• Passage for review
· · · · ·
Interior Minister Arsen Avakov keeps his job. He is expected to appoint some of Georgia’s former Ministry of Interior reformers as deputy ministers to try to replicate their success in professionalizing Georgia’s police forces. Police reform will be a clear leading indicator of the government’s success in governance reforms.
Health Minister Aleksander Kvitashvili held the same post in Georgia. The optimistic scenario is that he will use his experience to improve the efficiency and services of Ukraine’s health-care bureaucracy, even though most of the Georgian reforms took place before his term there. Knowledgeable observers in Kyiv believe he was appointed as a favor by Poroshenko toward former Georgian President Mikhail Saakashvili. Given that Saakashvili faces criminal charges (albeit primarily on political grounds) in Georgia, any appointment of him to a post would have caused a rift in Ukrainian-Georgian diplomatic relations at a time when each country needs the other in their struggles against Russian pressures. To avoid alienating Georgian Prime Minister Irakli Garibashvili, Poroshenko appears to have stepped back from a notion of naming Saakashvili, and instead opted to pursue his reform agenda via a Saakashvili disciple.
· · · · ·
• Data segment
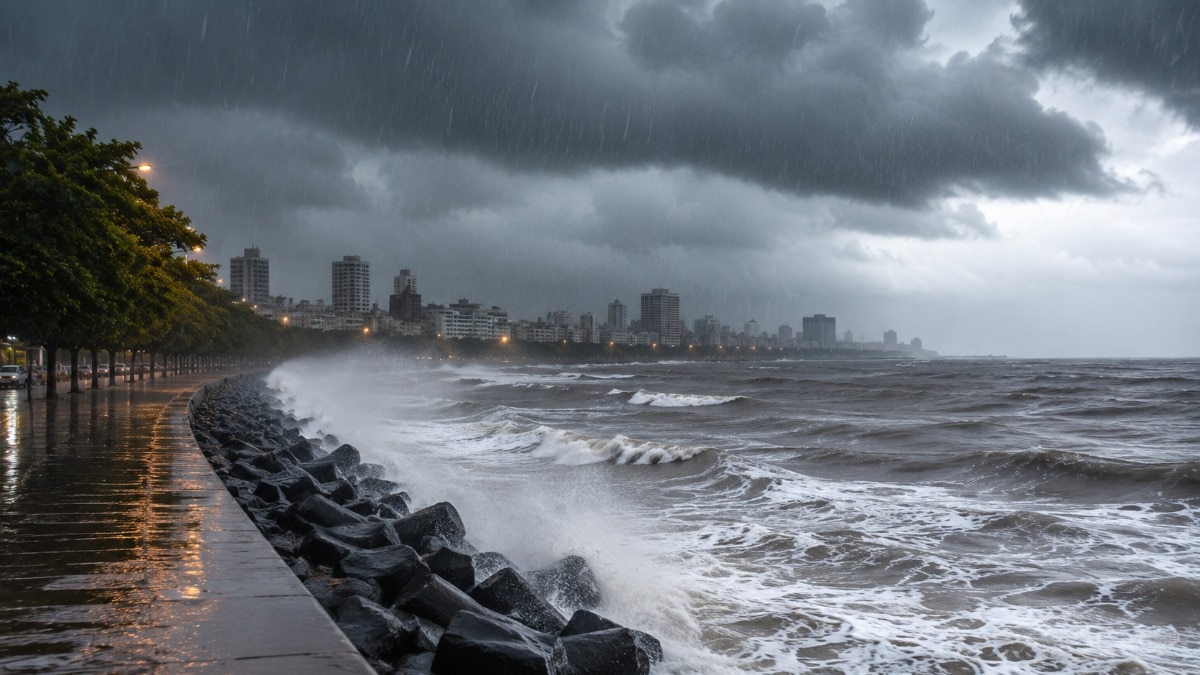 Mumbai Tak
· · · · ·
• Required tasks
#1 Please retype the stretch of the passage on Ukraine's ministerial appointments from "Interior Minister Arsen" through "in governance reforms.".
#2 Carry the passage on Ukraine's ministerial appointments forward from its final sentence.

• Responses
#1
Interior Minister Arsen Avakov keeps his job. He is expected to appoint some of Georgia’s former Ministry of Interior reformers as deputy ministers to try to replicate their success in professionalizing Georgia’s police forces. Police reform will be a clear leading indicator of the government’s success in governance reforms.

#2
Agriculture Minister Oleksiy Pavlenko has extensive business and financial experience and is part of the “new Ukraine” team of young financial professionals in the Cabinet. Agricultural harvests are among the few economic bright spots for Ukraine’s economy this year. Whatever Pavlenko does with this ministry will likely be an improvement over Yanukovych’s Mykola Prysyazhnyuk, whose main accomplishment was providing “the family” of Yanukovych relatives and cronies with a virtual ATM of cash from the agricultural sphere.
Energy Minister Volodymyr Demchyshyn worked in the private sector—ING Bank and Ernst & Young—before leading the National Commission for State Regulation of Energy and Utilities in August of this year. He replaces Tymoshenko ally Yuri Prodan. There had been speculation that Naftogaz Ukraina Chairman Andriy Kobolev might move over to lead the ministry, but given the tenuous situation with winter fuel supplies, he will stay on in his current role. Ukraine still faces a struggle to keep warm this winter and Kobolev has performed admirably under difficult circumstances.
Information Minister Yuri Stets, a close Poroshenko ally, was given a controversial post to fight Russian propaganda. The very concept of an Information Ministry, in a country with a history of suppressed freedoms of press and speech, startled Ukraine’s civil society and its journalist community. Stets’ every move will be second-guessed by suspicious journalists and the chance of ending his work on his own terms is small. While the idea for the ministry is understandable in wartime, its creation comes too quickly after the ouster of the authoritarian Yanukovych to be socially acceptable. Stets’ best option is to quickly counter the Russian propaganda and then close the ministry as soon as possible to avoid being tarnished by his acceptance of this post.
Environment Minister Ihor Shevchenko is another young face with private sector experience as a lawyer and financial manager. Shevchenko passed the bar exam in New York and founded the Ukrainian Bar Association.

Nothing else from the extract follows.